> [Dataset records]:
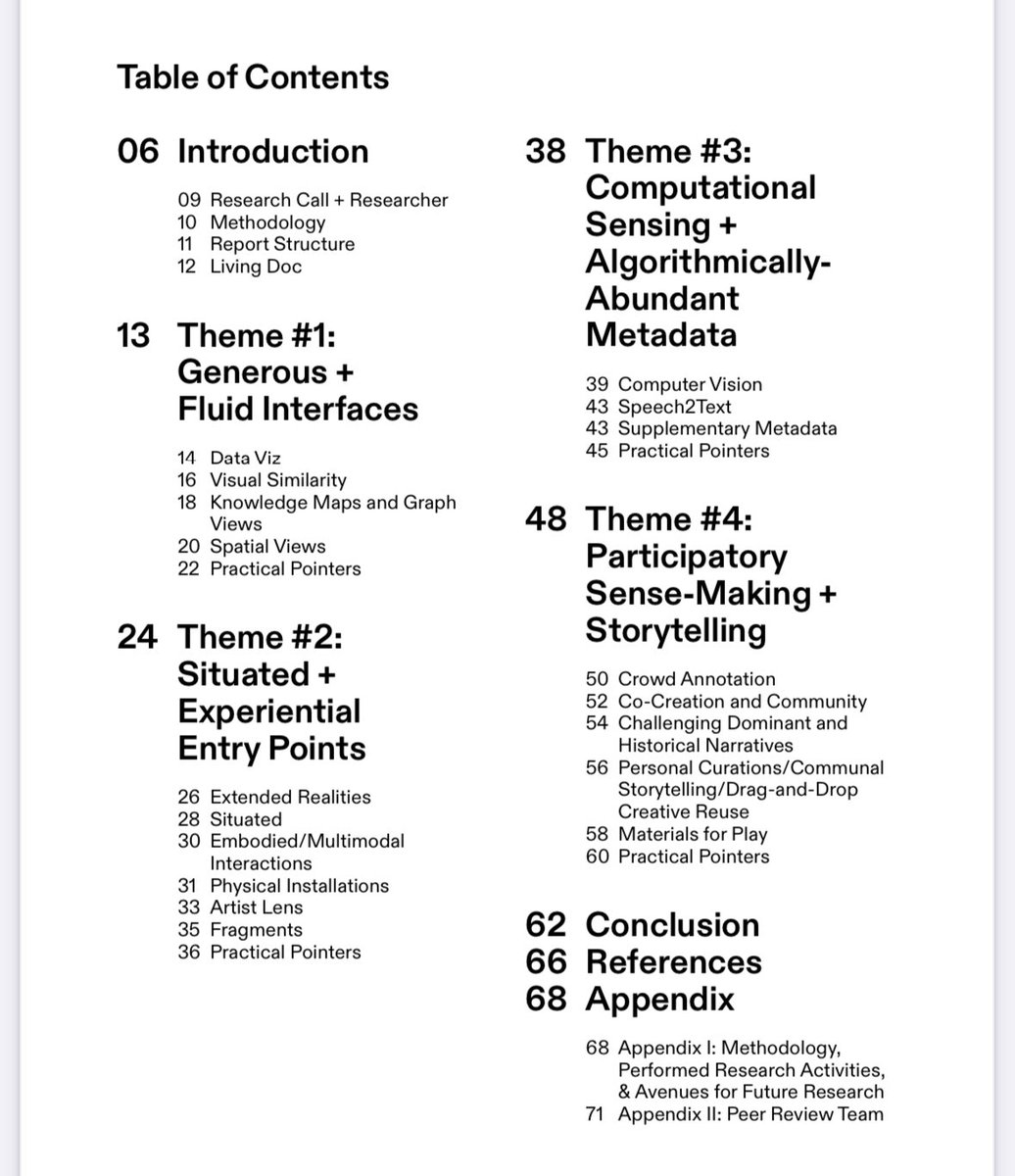 Table of Contents

06 Introduction

09 Research Call + Researcher
10 Methodology
11 Report Structure
12 Living Doc

13 Theme #1: Generous + Fluid Interfaces

14 Data Viz
16 Visual Similarity
18 Knowledge Maps and Graph Views
20 Spatial Views
22 Practical Pointers

24 Theme #2: Situated + Experiential Entry Points

26 Extended Realities
28 Situated
30 Embodied/Multimodal Interactions
31 Physical Installations
33 Artist Lens
35 Fragments
36 Practical Pointers

38 Theme #3: Computational Sensing + Algorithmically-Abundant Metadata

39 Computer Vision
43 Speech2Text
43 Supplementary Metadata
45 Practical Pointers

48 Theme #4: Participatory Sense-Making + Storytelling

50 Crowd Annotation
52 Co-Creation and Community
54 Challenging Dominant and Historical Narratives
56 Personal Curations/Communal Storytelling/Drag-and-Drop Creative Reuse
58 Materials for Play
60 Practical Pointers

62 Conclusion
66 References
68 Appendix

68 Appendix I: Methodology, Performed Research Activities, & Avenues for Future Research
71 Appendix II: Peer Review Team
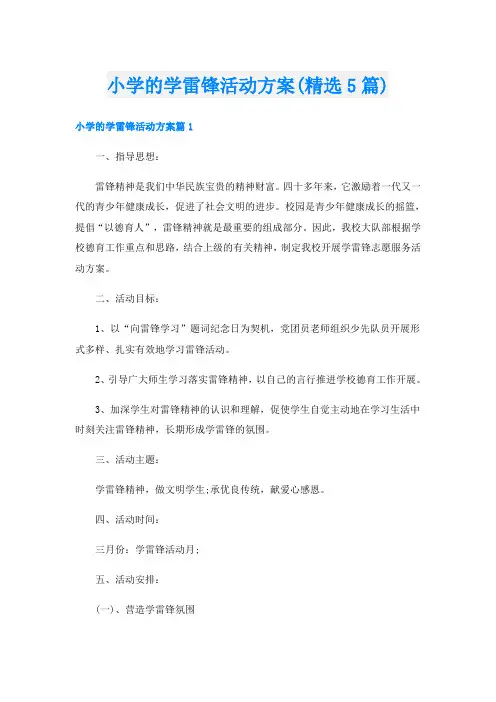 小学的学雷锋活动方案(精选5篇)

小学的学雷锋活动方案篇1

一、指导思想：

雷锋精神是我们中华民族宝贵的精神财富。四十多年来，它激励着一代又一代的青少年健康成长，促进了社会文明的进步。校园是青少年健康成长的摇篮，提倡“以德育人”，雷锋精神就是最重要的组成部分。因此，我校大队部根据学校德育工作重点和思路，结合上级的有关精神，制定我校开展学雷锋志愿服务活动方案。

二、活动目标：

1、以“向雷锋学习”题词纪念日为契机，党团员老师组织少先队员开展形式多样、扎实有效地学习雷锋活动。

2、引导广大师生学习落实雷锋精神，以自己的言行推进学校德育工作开展。

3、加深学生对雷锋精神的认识和理解，促使学生自觉主动地在学习生活中时刻关注雷锋精神，长期形成学雷锋的氛围。

三、活动主题：

学雷锋精神，做文明学生;承优良传统，献爱心感恩。

四、活动时间：

三月份：学雷锋活动月；

五、活动安排：

(一)、营造学雷锋氛围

> [Work request]: Taking the material above, extract exactly and only the lines from the line with "10 Methodology" to the line with "26 Extended Realities", inclusive of both.

> [Expected output]:
10 Methodology
11 Report Structure
12 Living Doc

13 Theme #1: Generous + Fluid Interfaces

14 Data Viz
16 Visual Similarity
18 Knowledge Maps and Graph Views
20 Spatial Views
22 Practical Pointers

24 Theme #2: Situated + Experiential Entry Points

26 Extended Realities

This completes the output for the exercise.